## What you need to do
An exact copy of every record is required.

(Records supplied)

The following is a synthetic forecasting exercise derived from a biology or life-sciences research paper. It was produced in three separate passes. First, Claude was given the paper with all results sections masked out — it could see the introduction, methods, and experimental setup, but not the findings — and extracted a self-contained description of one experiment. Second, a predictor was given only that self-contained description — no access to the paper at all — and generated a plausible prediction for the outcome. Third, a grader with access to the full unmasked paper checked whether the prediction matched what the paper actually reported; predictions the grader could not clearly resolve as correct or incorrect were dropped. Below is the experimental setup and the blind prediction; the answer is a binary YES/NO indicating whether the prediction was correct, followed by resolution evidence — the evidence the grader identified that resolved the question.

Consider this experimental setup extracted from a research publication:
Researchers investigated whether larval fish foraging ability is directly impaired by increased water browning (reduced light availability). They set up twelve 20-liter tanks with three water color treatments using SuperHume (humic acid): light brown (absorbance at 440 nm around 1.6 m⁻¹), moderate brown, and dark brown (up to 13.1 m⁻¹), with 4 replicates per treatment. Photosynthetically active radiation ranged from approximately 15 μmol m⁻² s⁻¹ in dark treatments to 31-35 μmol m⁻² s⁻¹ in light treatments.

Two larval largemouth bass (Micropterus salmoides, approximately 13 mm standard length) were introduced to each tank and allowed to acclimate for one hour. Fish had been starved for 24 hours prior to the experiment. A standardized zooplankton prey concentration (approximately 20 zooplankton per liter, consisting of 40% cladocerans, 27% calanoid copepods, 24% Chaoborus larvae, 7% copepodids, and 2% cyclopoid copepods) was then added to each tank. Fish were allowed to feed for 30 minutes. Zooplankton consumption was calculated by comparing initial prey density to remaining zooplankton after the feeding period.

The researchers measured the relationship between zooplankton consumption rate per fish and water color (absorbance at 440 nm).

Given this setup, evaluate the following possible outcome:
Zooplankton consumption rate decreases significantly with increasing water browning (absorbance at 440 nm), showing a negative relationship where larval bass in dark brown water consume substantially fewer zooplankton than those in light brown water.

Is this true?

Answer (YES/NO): NO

(End Records supplied)

## Written response
The following is a synthetic forecasting exercise derived from a biology or life-sciences research paper. It was produced in three separate passes. First, Claude was given the paper with all results sections masked out — it could see the introduction, methods, and experimental setup, but not the findings — and extracted a self-contained description of one experiment. Second, a predictor was given only that self-contained description — no access to the paper at all — and generated a plausible prediction for the outcome. Third, a grader with access to the full unmasked paper checked whether the prediction matched what the paper actually reported; predictions the grader could not clearly resolve as correct or incorrect were dropped. Below is the experimental setup and the blind prediction; the answer is a binary YES/NO indicating whether the prediction was correct, followed by resolution evidence — the evidence the grader identified that resolved the question.

Consider this experimental setup extracted from a research publication:
Researchers investigated whether larval fish foraging ability is directly impaired by increased water browning (reduced light availability). They set up twelve 20-liter tanks with three water color treatments using SuperHume (humic acid): light brown (absorbance at 440 nm around 1.6 m⁻¹), moderate brown, and dark brown (up to 13.1 m⁻¹), with 4 replicates per treatment. Photosynthetically active radiation ranged from approximately 15 μmol m⁻² s⁻¹ in dark treatments to 31-35 μmol m⁻² s⁻¹ in light treatments.

Two larval largemouth bass (Micropterus salmoides, approximately 13 mm standard length) were introduced to each tank and allowed to acclimate for one hour. Fish had been starved for 24 hours prior to the experiment. A standardized zooplankton prey concentration (approximately 20 zooplankton per liter, consisting of 40% cladocerans, 27% calanoid copepods, 24% Chaoborus larvae, 7% copepodids, and 2% cyclopoid copepods) was then added to each tank. Fish were allowed to feed for 30 minutes. Zooplankton consumption was calculated by comparing initial prey density to remaining zooplankton after the feeding period.

The researchers measured the relationship between zooplankton consumption rate per fish and water color (absorbance at 440 nm).

Given this setup, evaluate the following possible outcome:
Zooplankton consumption rate decreases significantly with increasing water browning (absorbance at 440 nm), showing a negative relationship where larval bass in dark brown water consume substantially fewer zooplankton than those in light brown water.

Is this true?

Answer (YES/NO): NO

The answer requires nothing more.